THINGS TO DO:
[a] List every antibiotic named in the passage on H. pylori eradication that follows.
[b] In the passage on H. pylori eradication below, how many patients made up the study population?
[c] Write the next part of the passage on H. pylori eradication that follows, beginning after its last sentence.
**** TEXT BLOCK
As H. pylori is a difficult organism to eradicate, resistant to some antibiotics, the indications for treatment and recommended eradication schemes have been established as a result of numerous experimental and multicenter clinical trials.

Recent studies have shown varying sensitivity of H. pylori strains to antibiotics in different geographical regions and increasing resistance to some of the recommended drugs. For this reason the current guidelines of the European Helicobacter pylori Study Group (EHPSG) rightly indicate the need to monitor antibiotic resistance and suggest the need to establish regional standards for eradication in the case of increasing resistance to the recommended drugs.


AIMS OF THE STUDY

1. To evaluate the efficacy of the currently recommended H. pylori eradication schemes;
2. To assess primary and acquired resistance of H. pylori strains to metronidazole and clarithromycin;
3. To study the increasing resistance of H. pylori strains to amoxicillin;
4. To evaluate the efficacy of first-line treatment with amoxicillin and clarithromycin supplemented with Lacidofil (Institut Rosell Inc., Canada), containing Lactobacillus acidophilus and Lactobacillus rhamnosus.

MATERIAL AND METHODS
The study population consisted of 641 patients receiving treatment in the Clinical Center of Gastrology in Krakow between 1999 and 2002. The study protocol was approved by Local Bioethical Committee of Regional Chamber of Physicians in Cracow and informed written consent was obtained from all randomized patients. There were 256 men and 385 women ranging in age from 18 to 81 years (mean age 44.6 years). Patients were subdivided according to anti-H. pylori scheme (Table 1).
********
**** DATASET
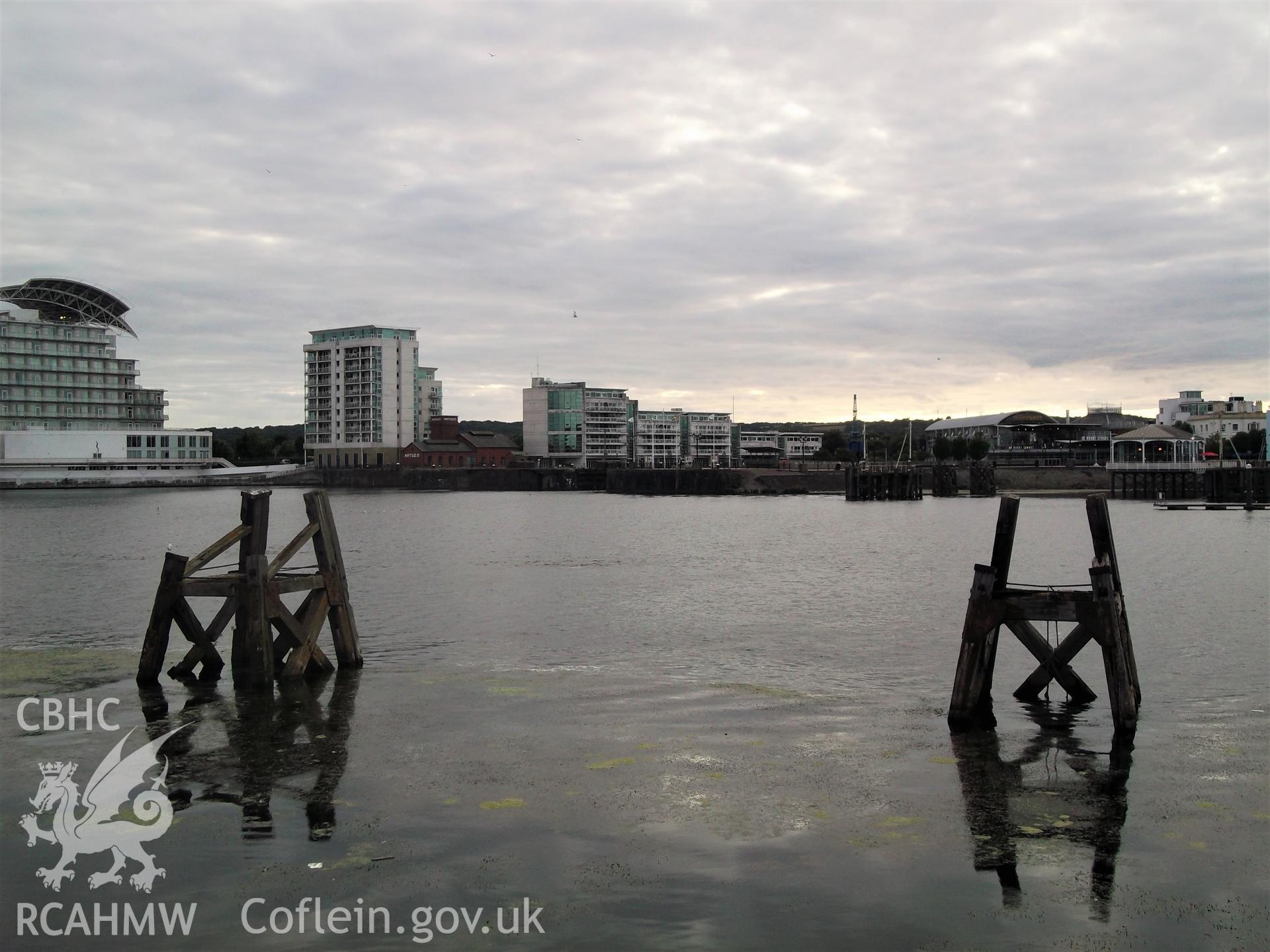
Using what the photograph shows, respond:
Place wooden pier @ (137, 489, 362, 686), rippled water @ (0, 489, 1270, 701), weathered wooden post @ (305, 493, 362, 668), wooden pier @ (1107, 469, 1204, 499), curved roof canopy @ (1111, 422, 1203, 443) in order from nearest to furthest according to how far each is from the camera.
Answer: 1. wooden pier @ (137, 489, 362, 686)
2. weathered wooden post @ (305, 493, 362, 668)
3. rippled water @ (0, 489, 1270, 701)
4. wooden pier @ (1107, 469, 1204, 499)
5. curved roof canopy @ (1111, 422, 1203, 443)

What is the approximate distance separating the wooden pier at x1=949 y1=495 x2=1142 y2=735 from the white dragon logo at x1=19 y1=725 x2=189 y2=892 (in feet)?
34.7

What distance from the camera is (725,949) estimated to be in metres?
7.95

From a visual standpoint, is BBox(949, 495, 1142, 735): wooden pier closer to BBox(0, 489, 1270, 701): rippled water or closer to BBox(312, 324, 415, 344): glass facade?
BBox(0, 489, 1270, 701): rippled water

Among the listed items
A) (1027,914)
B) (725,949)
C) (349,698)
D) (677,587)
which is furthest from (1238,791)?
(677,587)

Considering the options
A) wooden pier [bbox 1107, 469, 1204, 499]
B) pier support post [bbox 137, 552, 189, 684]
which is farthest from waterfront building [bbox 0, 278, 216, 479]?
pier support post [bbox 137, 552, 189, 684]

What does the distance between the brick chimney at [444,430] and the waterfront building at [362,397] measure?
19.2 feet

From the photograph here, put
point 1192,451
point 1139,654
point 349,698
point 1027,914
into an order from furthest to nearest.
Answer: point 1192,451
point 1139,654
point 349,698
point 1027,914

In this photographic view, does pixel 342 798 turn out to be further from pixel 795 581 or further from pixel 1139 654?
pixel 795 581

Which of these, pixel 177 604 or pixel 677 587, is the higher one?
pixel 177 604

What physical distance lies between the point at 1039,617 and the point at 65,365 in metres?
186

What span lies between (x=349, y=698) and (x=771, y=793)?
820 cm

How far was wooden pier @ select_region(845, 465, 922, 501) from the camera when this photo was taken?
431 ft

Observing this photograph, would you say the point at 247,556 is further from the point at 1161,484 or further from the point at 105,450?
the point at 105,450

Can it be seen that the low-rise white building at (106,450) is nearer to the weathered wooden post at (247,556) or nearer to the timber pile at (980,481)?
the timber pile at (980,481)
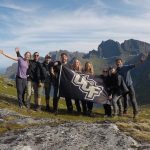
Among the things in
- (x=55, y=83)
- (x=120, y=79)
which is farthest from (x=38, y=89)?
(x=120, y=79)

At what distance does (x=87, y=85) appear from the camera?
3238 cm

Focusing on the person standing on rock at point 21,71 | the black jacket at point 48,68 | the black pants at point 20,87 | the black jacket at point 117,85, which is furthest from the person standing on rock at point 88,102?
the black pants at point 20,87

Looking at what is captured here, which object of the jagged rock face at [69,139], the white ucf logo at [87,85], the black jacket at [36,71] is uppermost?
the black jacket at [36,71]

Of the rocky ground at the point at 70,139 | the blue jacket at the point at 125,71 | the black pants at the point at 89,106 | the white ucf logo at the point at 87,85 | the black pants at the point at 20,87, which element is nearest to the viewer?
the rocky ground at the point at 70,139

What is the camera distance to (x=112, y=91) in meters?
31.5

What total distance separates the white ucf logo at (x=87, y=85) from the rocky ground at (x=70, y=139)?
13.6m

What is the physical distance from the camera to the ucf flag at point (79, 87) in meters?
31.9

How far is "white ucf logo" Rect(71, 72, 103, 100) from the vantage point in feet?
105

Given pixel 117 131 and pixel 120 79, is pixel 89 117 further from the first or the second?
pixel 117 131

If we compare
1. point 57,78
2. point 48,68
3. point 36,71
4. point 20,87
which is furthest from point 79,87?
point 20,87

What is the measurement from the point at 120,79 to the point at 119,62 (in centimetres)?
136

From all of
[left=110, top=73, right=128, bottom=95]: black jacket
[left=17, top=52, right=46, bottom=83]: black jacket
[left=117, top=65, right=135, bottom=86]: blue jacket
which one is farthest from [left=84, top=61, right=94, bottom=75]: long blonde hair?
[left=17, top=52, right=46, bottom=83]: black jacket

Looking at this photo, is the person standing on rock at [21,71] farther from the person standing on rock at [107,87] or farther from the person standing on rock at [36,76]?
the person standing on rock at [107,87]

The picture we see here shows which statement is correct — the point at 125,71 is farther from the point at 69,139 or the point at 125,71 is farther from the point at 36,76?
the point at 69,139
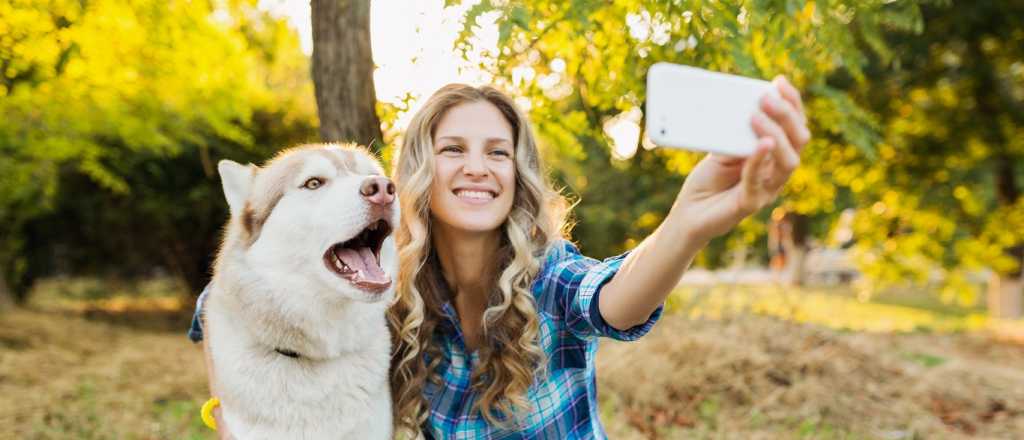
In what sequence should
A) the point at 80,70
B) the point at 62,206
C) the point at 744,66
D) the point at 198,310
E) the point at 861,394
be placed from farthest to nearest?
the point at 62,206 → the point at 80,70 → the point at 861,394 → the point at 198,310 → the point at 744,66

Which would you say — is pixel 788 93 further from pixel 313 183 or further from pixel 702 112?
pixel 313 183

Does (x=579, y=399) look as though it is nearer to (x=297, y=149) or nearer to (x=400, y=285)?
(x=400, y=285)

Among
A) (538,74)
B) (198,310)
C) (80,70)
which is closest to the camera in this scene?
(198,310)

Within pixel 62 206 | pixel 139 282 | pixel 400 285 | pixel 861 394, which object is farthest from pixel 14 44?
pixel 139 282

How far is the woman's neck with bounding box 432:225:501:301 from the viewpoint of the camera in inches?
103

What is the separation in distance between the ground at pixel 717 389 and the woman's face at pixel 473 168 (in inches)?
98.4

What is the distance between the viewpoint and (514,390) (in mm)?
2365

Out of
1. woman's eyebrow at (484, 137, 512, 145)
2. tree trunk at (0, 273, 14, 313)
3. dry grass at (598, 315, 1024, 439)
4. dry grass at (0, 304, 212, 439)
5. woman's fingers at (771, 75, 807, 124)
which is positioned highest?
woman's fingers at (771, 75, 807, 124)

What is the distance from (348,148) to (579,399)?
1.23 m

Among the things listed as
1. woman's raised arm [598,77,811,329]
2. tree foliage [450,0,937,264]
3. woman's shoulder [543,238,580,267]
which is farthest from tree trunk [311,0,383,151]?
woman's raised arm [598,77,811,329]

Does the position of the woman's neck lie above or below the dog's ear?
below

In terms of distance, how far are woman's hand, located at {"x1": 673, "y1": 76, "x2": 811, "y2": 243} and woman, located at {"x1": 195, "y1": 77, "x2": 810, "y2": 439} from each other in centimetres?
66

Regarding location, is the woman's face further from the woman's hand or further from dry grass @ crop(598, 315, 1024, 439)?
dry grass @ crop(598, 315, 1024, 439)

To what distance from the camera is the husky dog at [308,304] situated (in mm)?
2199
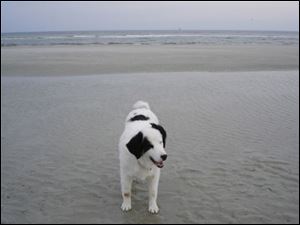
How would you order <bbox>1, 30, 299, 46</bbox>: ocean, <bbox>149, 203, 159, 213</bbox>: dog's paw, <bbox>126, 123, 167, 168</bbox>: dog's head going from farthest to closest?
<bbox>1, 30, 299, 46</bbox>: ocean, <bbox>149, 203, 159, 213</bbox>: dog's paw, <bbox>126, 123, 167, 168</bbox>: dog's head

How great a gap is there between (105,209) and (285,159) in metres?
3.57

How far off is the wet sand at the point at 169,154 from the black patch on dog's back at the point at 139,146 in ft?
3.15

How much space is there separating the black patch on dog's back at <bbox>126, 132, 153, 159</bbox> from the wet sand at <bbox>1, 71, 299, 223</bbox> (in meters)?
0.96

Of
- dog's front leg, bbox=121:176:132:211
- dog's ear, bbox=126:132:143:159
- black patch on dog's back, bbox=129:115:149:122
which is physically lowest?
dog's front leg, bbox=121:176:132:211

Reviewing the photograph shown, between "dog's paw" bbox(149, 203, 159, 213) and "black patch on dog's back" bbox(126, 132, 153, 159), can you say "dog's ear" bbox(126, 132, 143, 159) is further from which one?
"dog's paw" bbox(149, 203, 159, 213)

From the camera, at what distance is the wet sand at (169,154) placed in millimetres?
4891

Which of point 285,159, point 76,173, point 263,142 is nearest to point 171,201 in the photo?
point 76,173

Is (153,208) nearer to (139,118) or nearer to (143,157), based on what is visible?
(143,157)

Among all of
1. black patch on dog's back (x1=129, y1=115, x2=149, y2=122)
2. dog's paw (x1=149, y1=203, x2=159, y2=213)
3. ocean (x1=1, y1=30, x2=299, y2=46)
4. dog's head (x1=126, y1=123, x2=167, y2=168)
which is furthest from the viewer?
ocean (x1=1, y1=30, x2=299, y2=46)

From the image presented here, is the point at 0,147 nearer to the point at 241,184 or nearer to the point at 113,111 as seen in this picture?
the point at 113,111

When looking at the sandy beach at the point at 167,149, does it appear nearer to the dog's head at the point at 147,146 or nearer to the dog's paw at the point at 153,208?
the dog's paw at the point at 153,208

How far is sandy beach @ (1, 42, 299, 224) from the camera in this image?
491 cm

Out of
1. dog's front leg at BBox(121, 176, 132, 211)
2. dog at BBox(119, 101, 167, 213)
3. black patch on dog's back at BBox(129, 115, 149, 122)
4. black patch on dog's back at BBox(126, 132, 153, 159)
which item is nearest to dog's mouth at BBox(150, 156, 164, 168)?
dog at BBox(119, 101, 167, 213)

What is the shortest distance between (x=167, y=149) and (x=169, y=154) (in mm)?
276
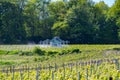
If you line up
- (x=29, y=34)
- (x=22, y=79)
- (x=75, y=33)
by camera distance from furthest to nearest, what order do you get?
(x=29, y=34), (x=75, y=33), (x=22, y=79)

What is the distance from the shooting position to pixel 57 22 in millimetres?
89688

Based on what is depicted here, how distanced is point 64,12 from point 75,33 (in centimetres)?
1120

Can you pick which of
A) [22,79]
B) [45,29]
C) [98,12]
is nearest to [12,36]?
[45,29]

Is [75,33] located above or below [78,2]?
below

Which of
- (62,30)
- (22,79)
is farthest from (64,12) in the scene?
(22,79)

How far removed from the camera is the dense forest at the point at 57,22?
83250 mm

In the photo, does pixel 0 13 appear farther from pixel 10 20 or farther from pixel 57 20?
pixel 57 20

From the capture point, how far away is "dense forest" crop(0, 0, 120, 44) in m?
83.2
********
TASK RESULTS:
[a] metronidazole, clarithromycin, amoxicillin

[b] 641 patients

[c]
Table 1. Description of study groups

Group IA

Patients with endoscopically-detected gastric or duodenal ulcers and chronic gastritis with H. pylori infection confirmed by UBT, receiving the following treatment: pantoprazole 40 mg + clarithromycin 500 mg + amoxicillin 1000 mg given twice-daily for 10 days in compliance with the current guidelines. The efficacy of eradication was verified using UBT.

Group IB

Patients with endoscopically-detected gastric or duodenal ulcers, chronic gastritis and confirmed H. pylori infection (by UBT), receiving the following treatment: pantoprazole 40 mg + tetracycline 500 mg + tinidazole 500 mg given 10 days in compliance with the current guidelines. The efficacy of eradication was verified using UBT.

Group II

Patients with endoscopically-detected gastric or duodenal ulcers, chronic gastritis and confirmed (UBT) H. pylori, receiving treatment according to the antibiogram against isolated H. pylori strain. The efficacy of eradication was verified using UBT.

Group III

All patients from group IA and IB who still had H. pylori infection at 6 weeks after treatment and patients not enrolled in the study or treated unsuccessfully in the past. In these patients gastroscopy and antibiogram against isolated H. pylori strain were repeated. Patients received treatment according to the antibiogram. The efficacy of eradication was verified using UBT.

Group IV

Patients as described in group IA receiving the following treatment: pantoprazole, clarithromycin and amoxiciline supplemented with Lacidofil containing Lactobacillus acidophilus and Lactobacillus rhamnosus.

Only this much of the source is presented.